• _Document segment_:
====

Kilinoe7
Aloha, first of all, my heart goes out to all you other pet lovers. There’s absolutely nothing like the love for our pets and only we understand it.

Just 3 days ago, my husband and I had to put our baby girl (doggy) Hina to sleep. She was 14 years old. While I’ve been told over and over that that’s old for a dog, I had no expectation for her sudden decline in health. One day her legs just stopped working. Along with that she became unable to use the bathroom.

7 months ago, I gave birth to my first child. My husband and I did our best to continue to love on our dog so that she wouldn’t feel forgotten or left out. From the time I found out I was pregnant, I would tell Hina how much I loved her and I would explain what was about to happen-that she was about to have a brother, but she would always be my first born, etc.

She got very weird after my son’s birth. There wasn’t a close loving relationship like I had hoped for. I could tell she was protective of him, but I feel like it was after his birth that she suddenly just started to get really old. She wasn’t the same dog she had been all the years before.

====

• _Dataset excerpts_:

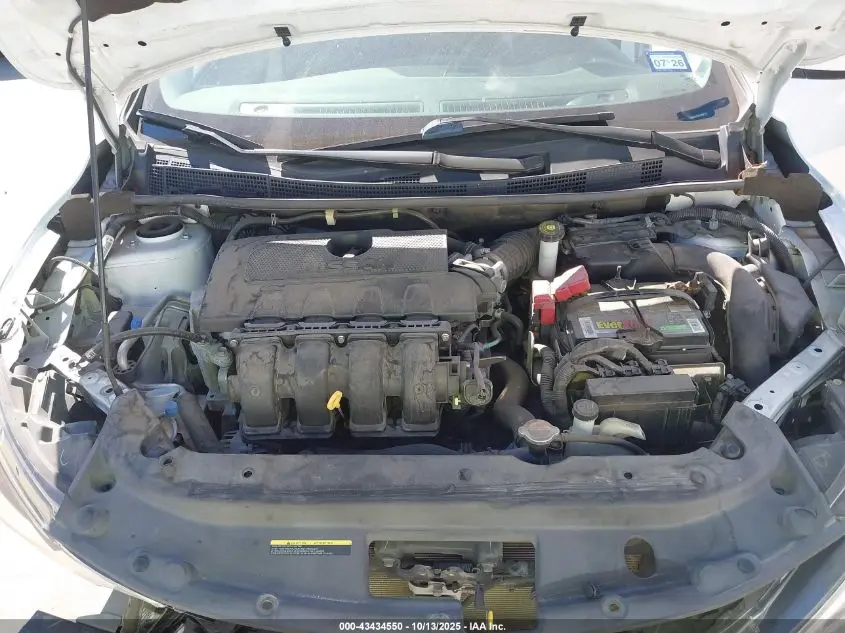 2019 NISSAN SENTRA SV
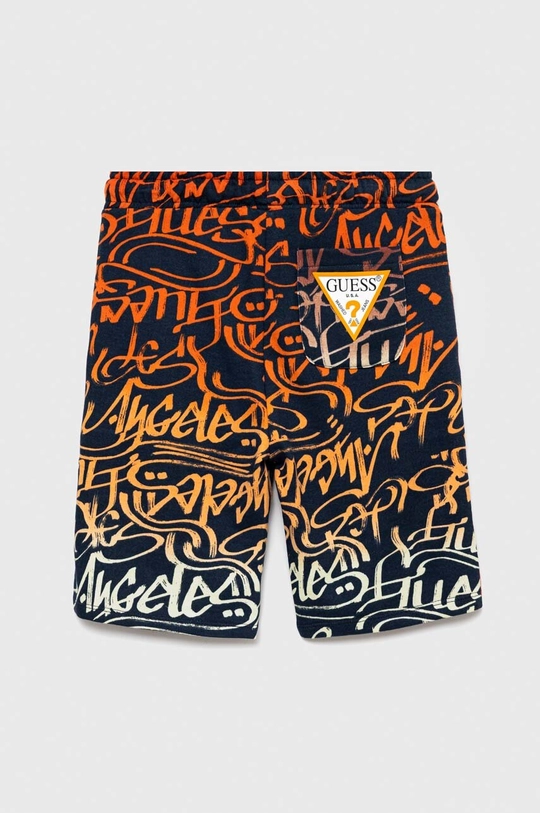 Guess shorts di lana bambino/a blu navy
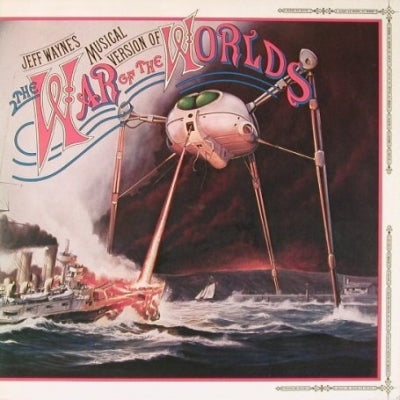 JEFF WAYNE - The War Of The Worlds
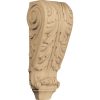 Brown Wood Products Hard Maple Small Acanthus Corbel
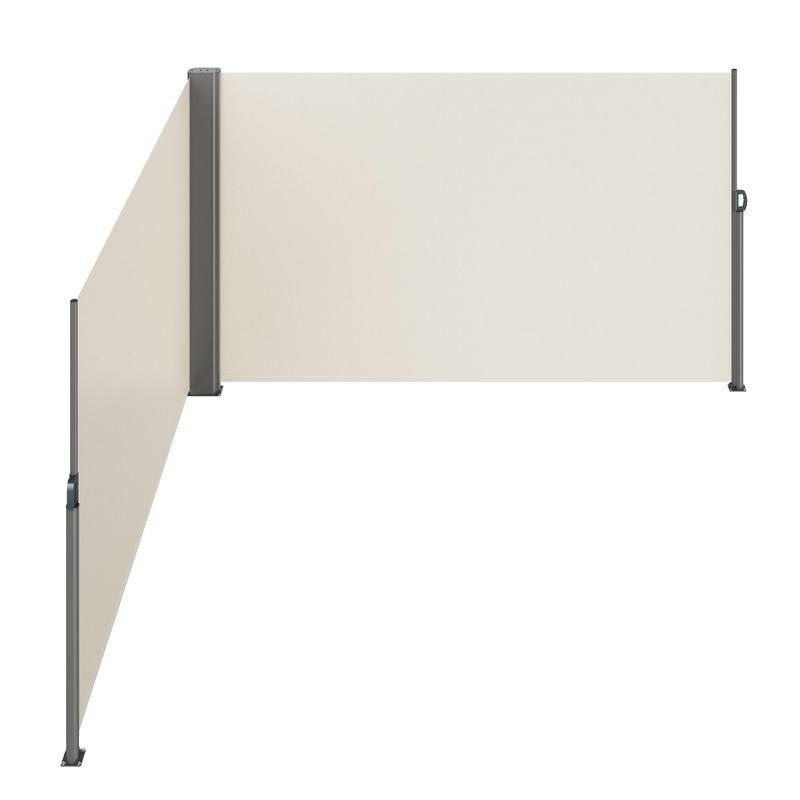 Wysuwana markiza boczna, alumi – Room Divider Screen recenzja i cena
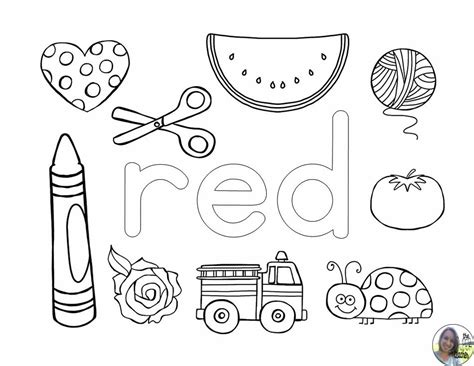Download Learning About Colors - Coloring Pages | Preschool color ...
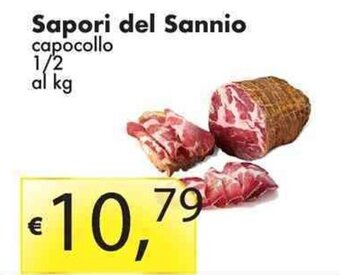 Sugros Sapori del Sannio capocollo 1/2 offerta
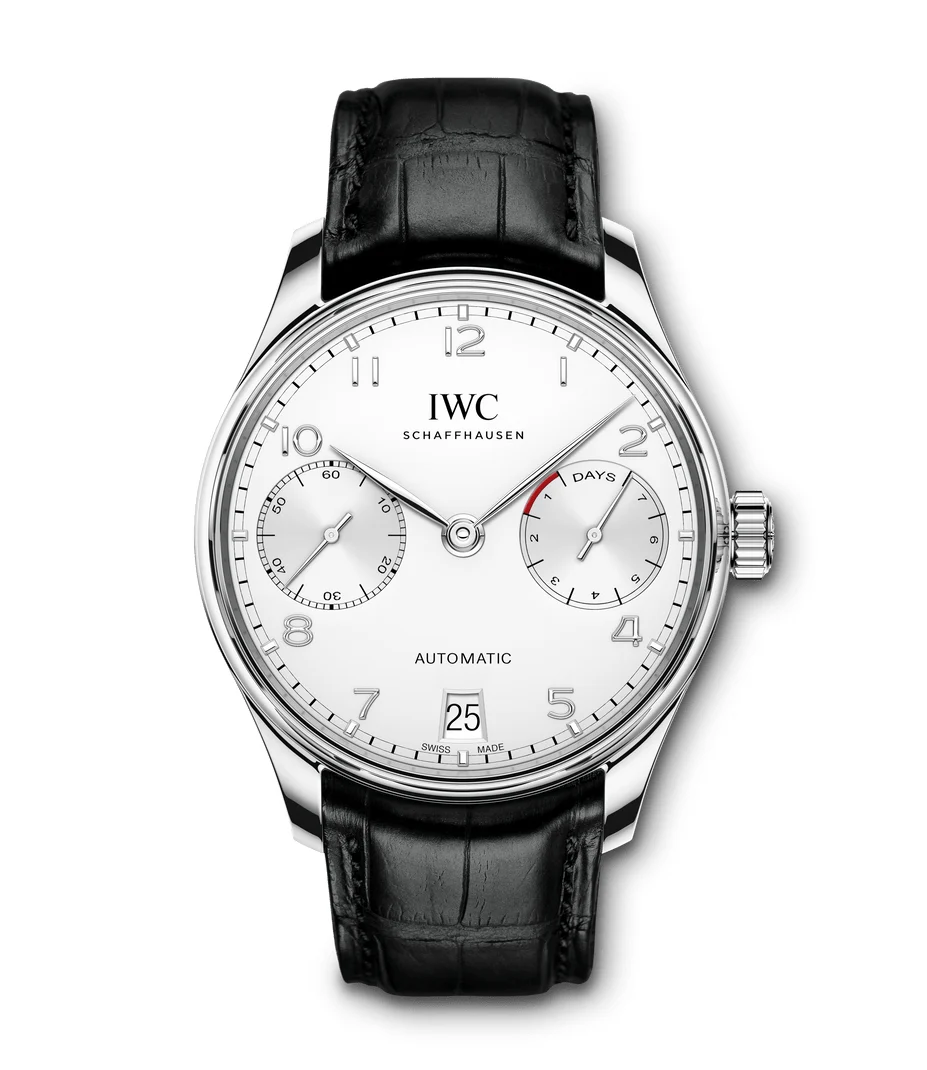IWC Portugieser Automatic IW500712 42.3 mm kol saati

====

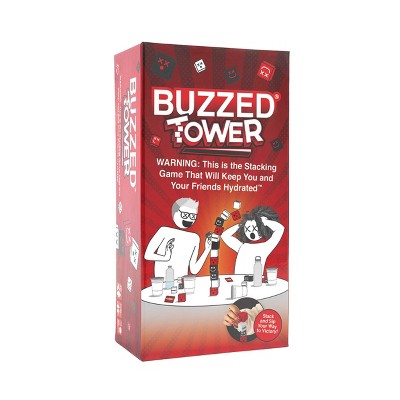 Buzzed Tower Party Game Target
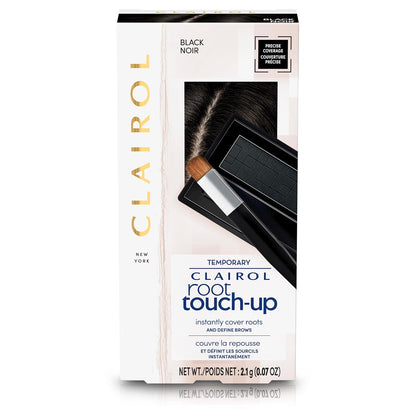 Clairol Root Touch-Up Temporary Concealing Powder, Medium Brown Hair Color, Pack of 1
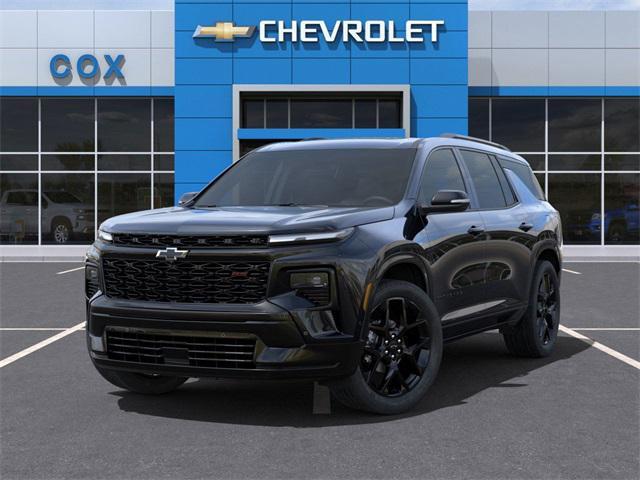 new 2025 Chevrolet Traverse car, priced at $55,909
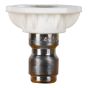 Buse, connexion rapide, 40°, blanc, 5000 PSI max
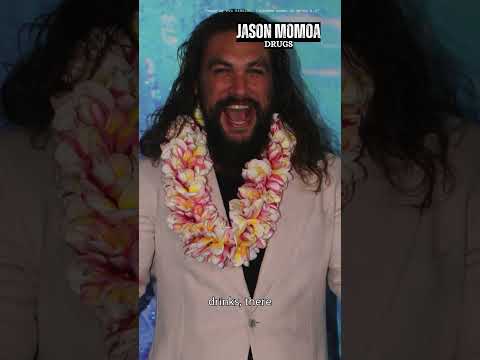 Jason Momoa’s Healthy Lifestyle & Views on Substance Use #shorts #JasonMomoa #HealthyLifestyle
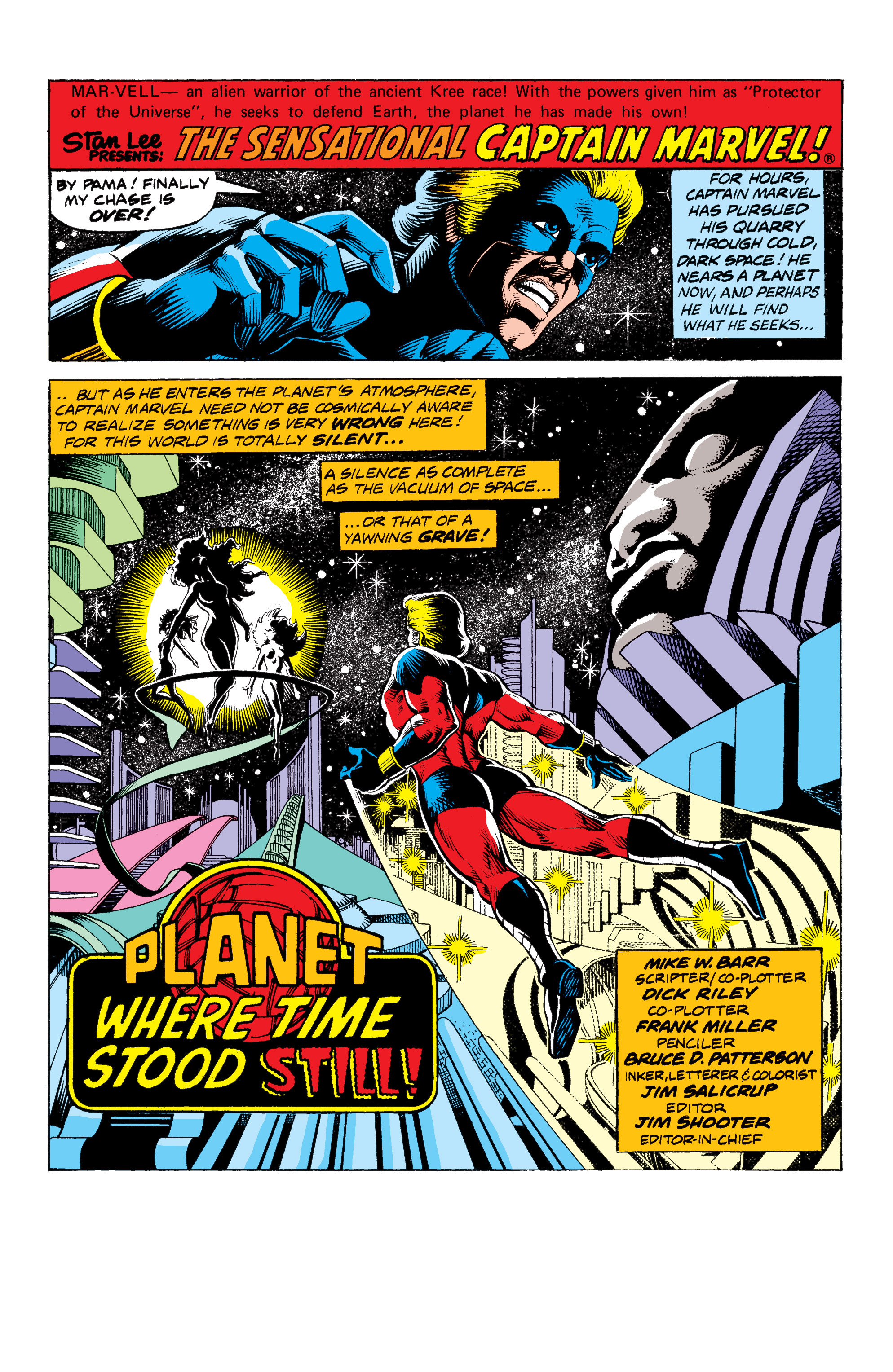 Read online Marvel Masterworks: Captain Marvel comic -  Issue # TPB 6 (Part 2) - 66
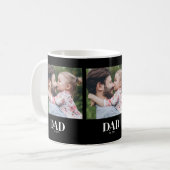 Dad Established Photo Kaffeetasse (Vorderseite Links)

====

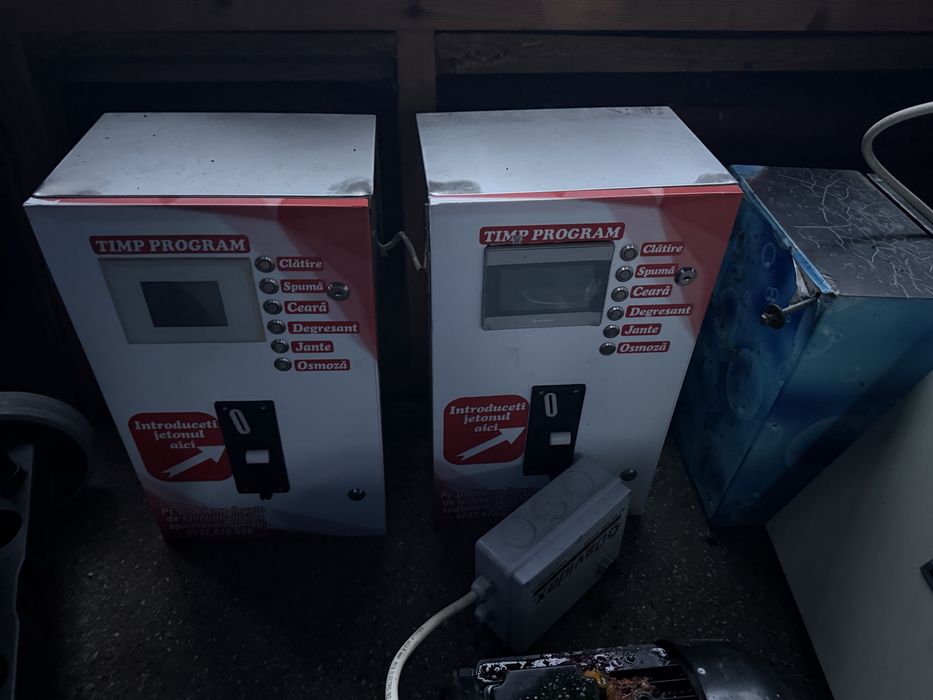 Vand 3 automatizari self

====

• _Task list_:
1. In the post about Hina, how old was the dog when she was put to sleep?
2. Carry the post about Hina forward from its final sentence.
The entries come from a separate source and are unrelated to the post about Hina.

• _Activity answers_:
1. She was 14 years old.

2.
It was hard to show her love and make sure she was included becaus she excluded herself. She didn’t like for us to pet her anymore. She would often lay very far away. She became skiddish. Sometimes she’d kiss my son’s and be curious of him and she’d let us pet her, etc but those times werent often. But we continued to do what we could with her in whatever way that she would let us.

A few months before her passing, she began losing a lot of weight. Her hair started to get wiry and stopped growing back in some places. She seemed to slow down a lot more. But still, I just thought she was aging. I still didn’t see that as the end approaching. And then that was it. Her legs gave out and we had to decide whether to keep her alive for our own comfort or let her go.

I can’t shake the feeling that she left us because I couldn’t manage to love her the same. I became short tempered with her during the months after my son’s birth. I was often tired and already pushed to my limits with the strains of raising a child, and then her new strange stand offish habits just added to it. I spoke angrily to her more often than I’d like to admit. I would still try to show her love all the time but she just wouldn’t have it.

I’m wrought with guilt over it. I apologized to her over and over before the end. People have told me that dogs don’t hold grudges and that she still loves me unconditionally. But even still, that leaves me to wonder, if she loved me so much, maybe she left because she felt she was a burden. Maybe it seemed like I couldn’t handle caring for both a baby and her....

Idk. It sucks.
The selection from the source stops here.